Lucence Full-Text Search framework

Source: Internet
Author: User
Tags file size

1 Lucene Introduction 1.1 What is Lucene Lucene is a full-text search framework, not an application product. So it doesn't work like www.baidu.com or Google Desktop, it just provides a tool to enable you to implement these products.

1.2 What Lucene can do to answer this question, first understand the nature of Lucene. In fact, Lucene is a very simple function, after all, you give it a number of strings, and then it provides you with a full-text search service, tell you where the keywords you want to search appear. Knowing the nature, you can imagine doing anything that fits this condition. You can index the news in the station, and make a database; You can index several fields of a table, so you don't have to worry about locking the table because of "%like%"; you can also write your own search engine ...

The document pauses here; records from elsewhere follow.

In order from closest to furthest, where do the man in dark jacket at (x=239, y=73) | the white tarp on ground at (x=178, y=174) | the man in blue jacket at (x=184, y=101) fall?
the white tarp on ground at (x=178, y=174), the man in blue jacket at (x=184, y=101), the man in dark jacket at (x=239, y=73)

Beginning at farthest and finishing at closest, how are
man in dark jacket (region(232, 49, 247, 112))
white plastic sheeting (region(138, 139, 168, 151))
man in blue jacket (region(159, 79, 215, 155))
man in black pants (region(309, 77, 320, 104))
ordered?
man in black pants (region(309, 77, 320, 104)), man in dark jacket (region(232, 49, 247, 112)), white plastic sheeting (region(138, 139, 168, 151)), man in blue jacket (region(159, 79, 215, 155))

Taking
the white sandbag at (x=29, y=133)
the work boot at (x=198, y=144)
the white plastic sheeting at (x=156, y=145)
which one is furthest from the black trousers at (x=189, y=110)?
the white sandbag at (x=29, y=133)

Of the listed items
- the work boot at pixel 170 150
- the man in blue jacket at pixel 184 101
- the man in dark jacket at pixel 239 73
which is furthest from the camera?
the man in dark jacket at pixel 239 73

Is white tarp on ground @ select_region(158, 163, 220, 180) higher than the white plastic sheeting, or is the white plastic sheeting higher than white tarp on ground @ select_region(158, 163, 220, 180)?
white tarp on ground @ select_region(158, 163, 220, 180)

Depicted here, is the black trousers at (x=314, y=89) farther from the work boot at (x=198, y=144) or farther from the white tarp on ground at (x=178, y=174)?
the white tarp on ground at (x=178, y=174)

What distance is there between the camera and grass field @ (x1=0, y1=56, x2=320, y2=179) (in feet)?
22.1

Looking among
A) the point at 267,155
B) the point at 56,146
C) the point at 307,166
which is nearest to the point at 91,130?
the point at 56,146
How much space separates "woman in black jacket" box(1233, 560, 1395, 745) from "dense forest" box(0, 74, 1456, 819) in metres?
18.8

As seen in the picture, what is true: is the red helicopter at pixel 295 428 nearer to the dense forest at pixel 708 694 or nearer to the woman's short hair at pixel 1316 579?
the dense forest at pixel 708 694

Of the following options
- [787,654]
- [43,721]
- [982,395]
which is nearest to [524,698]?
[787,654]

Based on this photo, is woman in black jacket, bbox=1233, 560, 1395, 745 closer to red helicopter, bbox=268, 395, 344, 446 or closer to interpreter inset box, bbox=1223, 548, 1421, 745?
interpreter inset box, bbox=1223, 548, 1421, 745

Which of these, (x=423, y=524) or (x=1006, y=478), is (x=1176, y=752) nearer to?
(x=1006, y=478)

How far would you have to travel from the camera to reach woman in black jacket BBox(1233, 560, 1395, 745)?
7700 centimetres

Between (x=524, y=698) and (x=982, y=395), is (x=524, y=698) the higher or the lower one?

1.3 You should not choose Lucene . Give some test data below, if you feel acceptable, then you can choose.
Test one: 2.5 million records, 300M text, generate index around 380M, 800 threads under average processing time 300ms.
Test two: 37000 records, index database of two varchar fields, index file 2.6m,800 thread under average processing time 1.5ms.


2 How Lucene works the service provided by Lucene actually consists of two parts: one in one out. The so-called entry is written, the source you provide (essentially a string) is written to the index or deleted from the index, so-called read out, that is, to provide users with full-text search services, so that users can locate the source by keyword.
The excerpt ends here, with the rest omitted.